[Records from a data collection]

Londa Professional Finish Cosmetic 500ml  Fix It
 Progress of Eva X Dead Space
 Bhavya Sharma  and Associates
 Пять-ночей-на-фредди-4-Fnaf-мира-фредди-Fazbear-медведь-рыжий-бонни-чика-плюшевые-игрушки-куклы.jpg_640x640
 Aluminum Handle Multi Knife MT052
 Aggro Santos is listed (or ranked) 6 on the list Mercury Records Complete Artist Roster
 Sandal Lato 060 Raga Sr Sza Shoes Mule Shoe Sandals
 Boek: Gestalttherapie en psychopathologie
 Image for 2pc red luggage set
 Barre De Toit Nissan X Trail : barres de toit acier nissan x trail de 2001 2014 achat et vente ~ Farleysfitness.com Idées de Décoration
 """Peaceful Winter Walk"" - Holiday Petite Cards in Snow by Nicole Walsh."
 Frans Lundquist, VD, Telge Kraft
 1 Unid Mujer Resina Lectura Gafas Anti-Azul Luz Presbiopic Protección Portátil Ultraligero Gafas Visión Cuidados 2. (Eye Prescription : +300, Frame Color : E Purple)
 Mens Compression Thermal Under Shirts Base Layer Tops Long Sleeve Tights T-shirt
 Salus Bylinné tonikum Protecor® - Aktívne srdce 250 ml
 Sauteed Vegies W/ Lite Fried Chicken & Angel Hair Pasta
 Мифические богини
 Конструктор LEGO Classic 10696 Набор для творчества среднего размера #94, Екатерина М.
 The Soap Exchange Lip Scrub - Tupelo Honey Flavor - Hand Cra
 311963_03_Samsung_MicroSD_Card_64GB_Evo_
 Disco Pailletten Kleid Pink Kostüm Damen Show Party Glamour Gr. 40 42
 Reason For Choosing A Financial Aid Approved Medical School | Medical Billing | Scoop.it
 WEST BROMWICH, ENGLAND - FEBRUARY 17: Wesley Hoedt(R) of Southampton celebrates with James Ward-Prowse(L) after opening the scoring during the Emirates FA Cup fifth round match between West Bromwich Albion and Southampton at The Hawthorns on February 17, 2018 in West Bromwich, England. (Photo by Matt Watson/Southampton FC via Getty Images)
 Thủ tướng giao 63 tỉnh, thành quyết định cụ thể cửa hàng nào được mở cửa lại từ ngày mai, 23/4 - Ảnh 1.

▶ [WHAT YOU ARE ASKED TO DO] From the line that has "Mens Compression Thermal" through the line that has "Reason For Choosing", copy every line exactly as it appears above, and leave out all others.

▶ [ANSWER TO THIS TASK]
 Mens Compression Thermal Under Shirts Base Layer Tops Long Sleeve Tights T-shirt
 Salus Bylinné tonikum Protecor® - Aktívne srdce 250 ml
 Sauteed Vegies W/ Lite Fried Chicken & Angel Hair Pasta
 Мифические богини
 Конструктор LEGO Classic 10696 Набор для творчества среднего размера #94, Екатерина М.
 The Soap Exchange Lip Scrub - Tupelo Honey Flavor - Hand Cra
 311963_03_Samsung_MicroSD_Card_64GB_Evo_
 Disco Pailletten Kleid Pink Kostüm Damen Show Party Glamour Gr. 40 42
 Reason For Choosing A Financial Aid Approved Medical School | Medical Billing | Scoop.it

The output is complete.